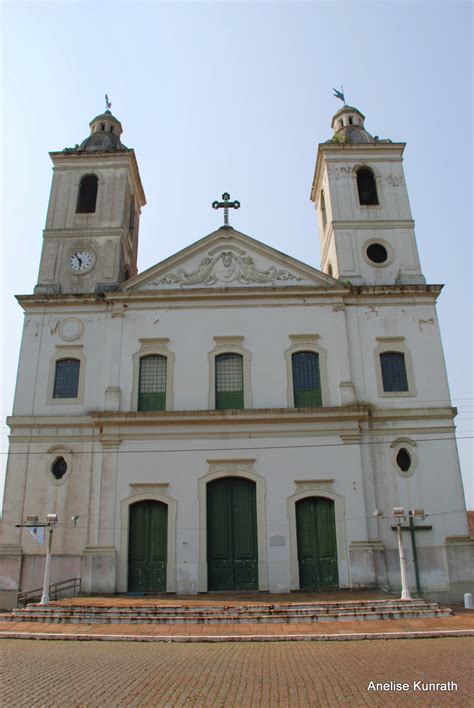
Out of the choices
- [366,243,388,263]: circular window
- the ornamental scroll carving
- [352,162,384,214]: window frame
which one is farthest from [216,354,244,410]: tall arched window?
[352,162,384,214]: window frame

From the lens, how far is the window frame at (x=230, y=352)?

□ □ □ □ □

**Exercise requirements**
Convert every line of the items above into a JSON list of strings, one string per line, skipping blank lines. Leave the pictures out.

**The solution**
[
  "Out of the choices",
  "- [366,243,388,263]: circular window",
  "- the ornamental scroll carving",
  "- [352,162,384,214]: window frame",
  "which one is farthest from [216,354,244,410]: tall arched window?",
  "[352,162,384,214]: window frame",
  "From the lens, how far is the window frame at (x=230, y=352)?"
]